Just install some BATTERY apps from Store.


----------



## kukmikuk (Jun 23, 2016)

augustinionut said:


> Just install some BATTERY apps from Store.

Click to collapse




Ohhh, surely good solution ...   but I asked seriously about registry settings..


----------



## titi66200 (Jun 24, 2016)

Glance is no longer on my 1020 with the latest version of redstone, someone has this application?


----------



## kukmikuk (Jun 24, 2016)

On rs1 Glance is integrated to Setiings with Lock screen. But on the SAME phone (Lumia640) in th2 I can see battery icon when I start charging battery, on rs1 can´t.  Glanscreen.appx is here somewhere on forum avaible, I install it on th2 via Device portal.
So, I think there is a chance to change registry to enable battery charging icon on rs1....??? 

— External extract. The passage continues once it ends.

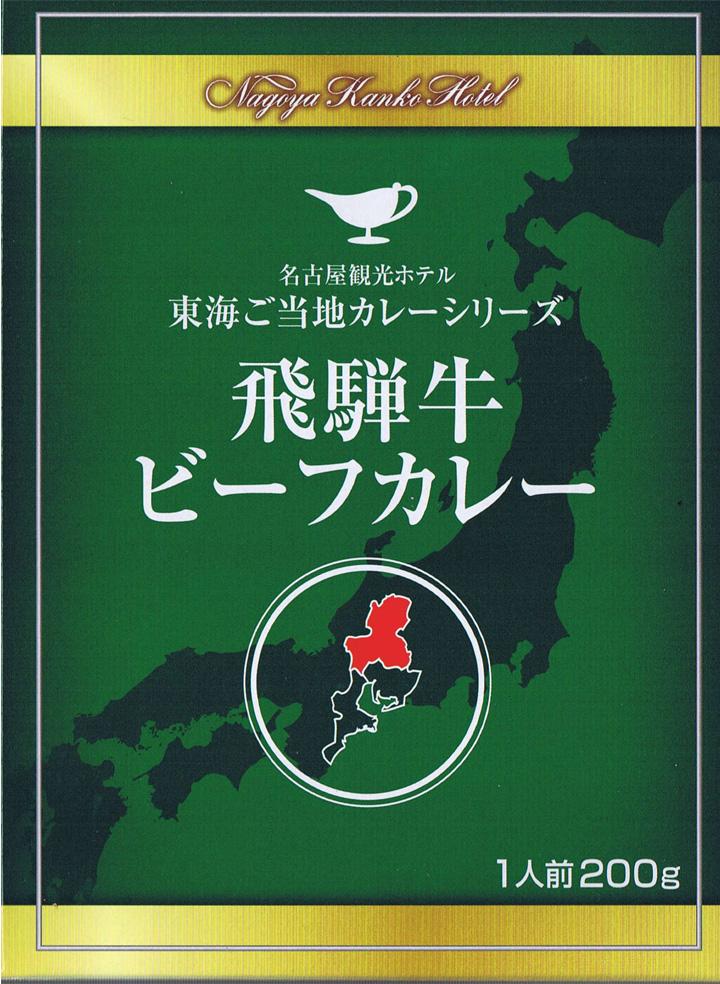 【賞味期限間近のため30%off】飛騨牛ビーフカレー
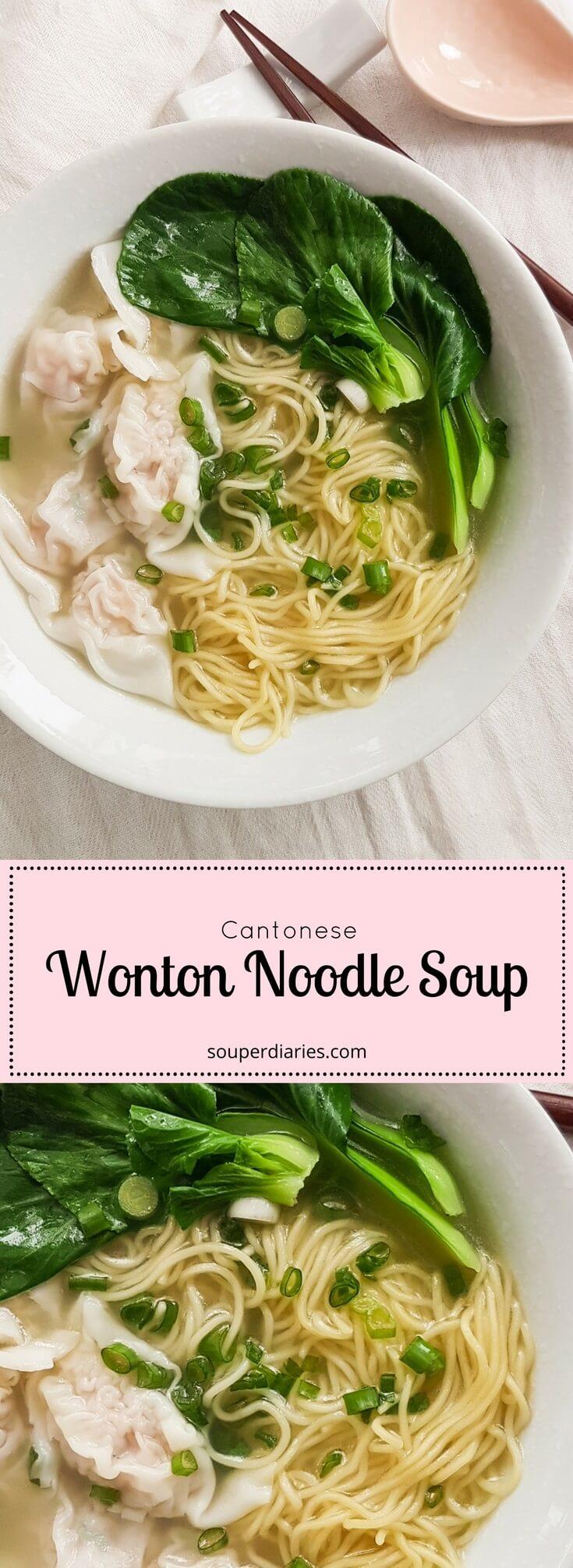 Wonton noodles soup Hong Kong style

P.S. Try find glance keys on rs1, I don´t know where find...


----------



## mahdi75 (Jun 24, 2016)

feherneoh said:


> So, the actual requirement for Glance to work is a command mode LCD panel, that has an internal framebuffer
> Devices those don't support this feature usually have video mode panels, those work just like your average PC monitor, so if there is no image data, screen will become blank, and continously updating the screen would drain the battery, as neither the CPU or GPU can enter sleep

Click to collapse



But we can use the "Peek" mode (where it only shows the clock and notifications for 30 seconds when you pull your phone out of your pocket or wave your hand above the screen). That way, not much battery drain will happen, and it's still a useful feature.
It would be great if I could use Glance Peek mode on my 930.


----------



## tofuschnitte (Jun 24, 2016)

you cant cause that only works with the frame/video buffer. otherwise the soc and display could never go to sleep mode and would suck your battery faster than anything else (check the android apps which offer that function on any rooted device for evidence)


----------



## lukjok (Jun 25, 2016)

tofuschnitte said:


> you cant cause that only works with the frame/video buffer. otherwise the soc and display could never go to sleep mode and would suck your battery faster than anything else (check the android apps which offer that function on any rooted device for evidence)

Click to collapse





mahdi75 said:


> But we can use the "Peek" mode (where it only shows the clock and notifications for 30 seconds when you pull your phone out of your pocket or wave your hand above the screen). That way, not much battery drain will happen, and it's still a useful feature.
> It would be great if I could use Glance Peek mode on my 930.

Click to collapse



It would be a real battery eater. This is my personal thoughts, but maybe It is possible to make a app which monitor proximity sensor data and when hand is over sensor, app could wake phone to lock screen. Set lock-screen background to solid black and download some battery app which could display battery information. It would be more than enough for now.


----------



## tofuschnitte (Jun 25, 2016)

but wont happen, its possible on rooted android devices cause there you can do everything what you want. interop on lumias just doenst give enough rights to make something similar (and tbh the work needed isnt even worth for the handful of people who would sacrifice their battery life for that)


----------



## kukmikuk (Jun 26, 2016)

Ok, very useful information about HW and android....but what about any registry settings on unlocked Lumias and diferences between th2 and rs1 on the SAME model...???


----------



## Swordfishx86 (Jun 26, 2016)

Note: I'm talking about a Lumia 925 with AMOLED that supports Glance Screen in hardware.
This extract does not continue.